New York - World stocks fell sharply on Monday, snapping a four-day advance, while the euro shed more than 1% as investors feared a possible Greek debt default and the fallout on the entire eurozone.
 
European officials ended a weekend meeting without agreeing on new ways to tackle the debt crisis. International lenders told Greece on Monday that it must shrink its public sector and improve tax collection to secure a vital €8bn rescue payment next month.
 
Investors feared the crisis was worsening after Greece’s prime minister canceled a US trip to chair an emergency cabinet meeting at home and German Chancellor Angela Merkel suffered a regional election loss.
 
“The market is bracing itself for the worst possible outcome, which is a disorderly Greek default,” said Stephen Gallo, head of market analysis at Schneider Foreign Exchange in London.

Focus is now shifting to a conference call between Greece and its international lenders to see how Greece plans to make up its budget shortfall and avoid a disorderly default.

World stocks as measured by the MSCI world equity index fell 2.4% on the day, after posting its biggest weekly gain since early July last week.

The JSE All Share [JSE:J203] index fell 0.30% and resources lifted 0.16%. Banks dipped 1.23%, financials were down 0.80%, and industrials lost 0.50%. Platinum stocks weakened 0.27%.

On Wall Street US stocks fell for the first time in six sessions.
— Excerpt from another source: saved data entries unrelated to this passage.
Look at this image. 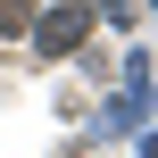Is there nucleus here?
<instances>
[{
	"label": "nucleus",
	"mask_w": 158,
	"mask_h": 158,
	"mask_svg": "<svg viewBox=\"0 0 158 158\" xmlns=\"http://www.w3.org/2000/svg\"><path fill=\"white\" fill-rule=\"evenodd\" d=\"M83 33H92V0H58V8L42 17V33H33V50H42V58H67V50H75Z\"/></svg>",
	"instance_id": "1"
},
{
	"label": "nucleus",
	"mask_w": 158,
	"mask_h": 158,
	"mask_svg": "<svg viewBox=\"0 0 158 158\" xmlns=\"http://www.w3.org/2000/svg\"><path fill=\"white\" fill-rule=\"evenodd\" d=\"M33 8H42V0H0V33H25V25H33Z\"/></svg>",
	"instance_id": "2"
}]
</instances>
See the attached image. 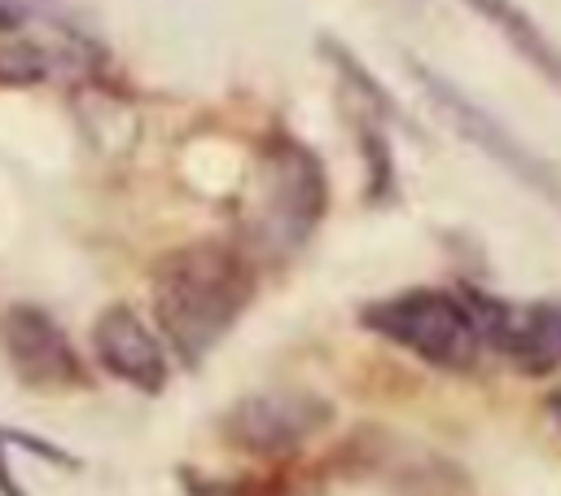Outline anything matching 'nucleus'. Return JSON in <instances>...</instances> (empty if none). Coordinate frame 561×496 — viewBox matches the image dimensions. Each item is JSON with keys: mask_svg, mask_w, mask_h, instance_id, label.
<instances>
[{"mask_svg": "<svg viewBox=\"0 0 561 496\" xmlns=\"http://www.w3.org/2000/svg\"><path fill=\"white\" fill-rule=\"evenodd\" d=\"M324 167L289 132H272L259 149V215L254 228L263 241L289 250L324 215Z\"/></svg>", "mask_w": 561, "mask_h": 496, "instance_id": "7ed1b4c3", "label": "nucleus"}, {"mask_svg": "<svg viewBox=\"0 0 561 496\" xmlns=\"http://www.w3.org/2000/svg\"><path fill=\"white\" fill-rule=\"evenodd\" d=\"M355 123H359V149H364V162H368V198L381 202L390 189H394V162H390V140L381 132V119L368 114V110H355Z\"/></svg>", "mask_w": 561, "mask_h": 496, "instance_id": "9b49d317", "label": "nucleus"}, {"mask_svg": "<svg viewBox=\"0 0 561 496\" xmlns=\"http://www.w3.org/2000/svg\"><path fill=\"white\" fill-rule=\"evenodd\" d=\"M70 61L88 66V48H48L39 40H4L0 44V88H39Z\"/></svg>", "mask_w": 561, "mask_h": 496, "instance_id": "9d476101", "label": "nucleus"}, {"mask_svg": "<svg viewBox=\"0 0 561 496\" xmlns=\"http://www.w3.org/2000/svg\"><path fill=\"white\" fill-rule=\"evenodd\" d=\"M35 9H44V0H0V35H18Z\"/></svg>", "mask_w": 561, "mask_h": 496, "instance_id": "ddd939ff", "label": "nucleus"}, {"mask_svg": "<svg viewBox=\"0 0 561 496\" xmlns=\"http://www.w3.org/2000/svg\"><path fill=\"white\" fill-rule=\"evenodd\" d=\"M359 320H364V329L381 334L386 342L412 351L416 360H425L434 369L465 373L482 356V338H478V325H473L465 298L447 294V290L390 294L381 303H368L359 312Z\"/></svg>", "mask_w": 561, "mask_h": 496, "instance_id": "f03ea898", "label": "nucleus"}, {"mask_svg": "<svg viewBox=\"0 0 561 496\" xmlns=\"http://www.w3.org/2000/svg\"><path fill=\"white\" fill-rule=\"evenodd\" d=\"M316 53L337 70V79H342V97H346V105H359V110H368V114H377V119H399V101L381 88V79L337 40V35H329V31H320L316 35Z\"/></svg>", "mask_w": 561, "mask_h": 496, "instance_id": "1a4fd4ad", "label": "nucleus"}, {"mask_svg": "<svg viewBox=\"0 0 561 496\" xmlns=\"http://www.w3.org/2000/svg\"><path fill=\"white\" fill-rule=\"evenodd\" d=\"M254 294L250 263L224 241H193L158 259L153 316L184 364H202Z\"/></svg>", "mask_w": 561, "mask_h": 496, "instance_id": "f257e3e1", "label": "nucleus"}, {"mask_svg": "<svg viewBox=\"0 0 561 496\" xmlns=\"http://www.w3.org/2000/svg\"><path fill=\"white\" fill-rule=\"evenodd\" d=\"M333 421V404L311 391H259L228 408L224 435L250 456H289Z\"/></svg>", "mask_w": 561, "mask_h": 496, "instance_id": "39448f33", "label": "nucleus"}, {"mask_svg": "<svg viewBox=\"0 0 561 496\" xmlns=\"http://www.w3.org/2000/svg\"><path fill=\"white\" fill-rule=\"evenodd\" d=\"M408 66H412V79L421 83L425 101L438 110V119H443L456 136H465L473 149L491 154L500 167H508L522 184H530L535 193H543V198L561 211V171H557L552 162H543V154L526 149L491 110H482L473 97H465V92H460L447 75H438L434 66H425V61H408Z\"/></svg>", "mask_w": 561, "mask_h": 496, "instance_id": "20e7f679", "label": "nucleus"}, {"mask_svg": "<svg viewBox=\"0 0 561 496\" xmlns=\"http://www.w3.org/2000/svg\"><path fill=\"white\" fill-rule=\"evenodd\" d=\"M535 312V325H539V338L552 356V364L561 360V303H543V307H530Z\"/></svg>", "mask_w": 561, "mask_h": 496, "instance_id": "f8f14e48", "label": "nucleus"}, {"mask_svg": "<svg viewBox=\"0 0 561 496\" xmlns=\"http://www.w3.org/2000/svg\"><path fill=\"white\" fill-rule=\"evenodd\" d=\"M548 408H552V417H557V421H561V391H557V395H552V399H548Z\"/></svg>", "mask_w": 561, "mask_h": 496, "instance_id": "2eb2a0df", "label": "nucleus"}, {"mask_svg": "<svg viewBox=\"0 0 561 496\" xmlns=\"http://www.w3.org/2000/svg\"><path fill=\"white\" fill-rule=\"evenodd\" d=\"M92 356H96V364L110 377L136 386L140 395H158L167 386V373H171L162 342L153 338V329L127 303H110L96 316V325H92Z\"/></svg>", "mask_w": 561, "mask_h": 496, "instance_id": "0eeeda50", "label": "nucleus"}, {"mask_svg": "<svg viewBox=\"0 0 561 496\" xmlns=\"http://www.w3.org/2000/svg\"><path fill=\"white\" fill-rule=\"evenodd\" d=\"M526 66H535L552 88H561V44L517 4V0H465Z\"/></svg>", "mask_w": 561, "mask_h": 496, "instance_id": "6e6552de", "label": "nucleus"}, {"mask_svg": "<svg viewBox=\"0 0 561 496\" xmlns=\"http://www.w3.org/2000/svg\"><path fill=\"white\" fill-rule=\"evenodd\" d=\"M4 342H9V360L13 373L35 386V391H66V386H83V360L70 347V338L61 334V325L44 312V307H13L4 320Z\"/></svg>", "mask_w": 561, "mask_h": 496, "instance_id": "423d86ee", "label": "nucleus"}, {"mask_svg": "<svg viewBox=\"0 0 561 496\" xmlns=\"http://www.w3.org/2000/svg\"><path fill=\"white\" fill-rule=\"evenodd\" d=\"M0 492H4V496H22V487L13 483V474H9V461H4V430H0Z\"/></svg>", "mask_w": 561, "mask_h": 496, "instance_id": "4468645a", "label": "nucleus"}]
</instances>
The Dow Jones industrial average was down 2.04%, Standard & Poor’s 500 Index was down 2.10% and the Nasdaq Composite Index was down 1.89% in New York morning trade.

European stocks lost 2.4% led by sharp losses in the banking sector, while emerging stocks dropped 3.1%.
 
With the gloom so widespread, investors took little comfort from expectations that the Federal Reserve would introduce new measures to stimulate the U.S. economy later this week.
 
“It’s no more a link between markets and economics, but a link between markets and politics. The politicians should have seen the crisis coming and done more, but the problem is they are not proactive,” said Koen De Leus, strategist at KBC Securities, in Brussels.

“We are just going from one crisis to another. It’s a nightmare for the markets.”
 
Safe-haven flows

The euro shed 1.4%to $1.3611 and traders braced for a move to last week’s seven-month low of $1.3495.

Worries about the eurozone prompted investors to piled money into the relative safety of the US dollar. Against a basket of currencies, the dollar rose 1%.
 
The yen also benefited, with the euro down nearly 2% and the dollar 0.4% lower at 76.44 yen.

While the Swiss franc is typically the beneficiary of safe-haven flows, actions by the Swiss National Bank in recent weeks to weaken it have pushed more of those flows to the dollar.

Investors also sought refuge in US government bonds. The benchmark 10-year US Treasury note was up 28/32, with the yield at 1.9575%. Prices of 30-year bonds were up 2-1/32, their yields falling to 3.21%.
 
“Risk is off,” said John Briggs, interest rate strategist at RBS. “This morning reminds us of the price of being short Treasuries in this environment, reinforcing our view that the only position choices remain flat or long,” he said.

Strong gains in the US dollar pressured gold prices, which was last trading around 1785.90 a troy ounce, after earlier rising as high as $1827.36.

Finance ministers of the Brics bloc of emerging economies - Brazil, Russia, India, China and South Africa - will meet this week to discuss support for the eurozone. A Brazilian newspaper said on Monday that the Brics have already bought debt through the European Financial Stability Facility (EFSF) and could buy more.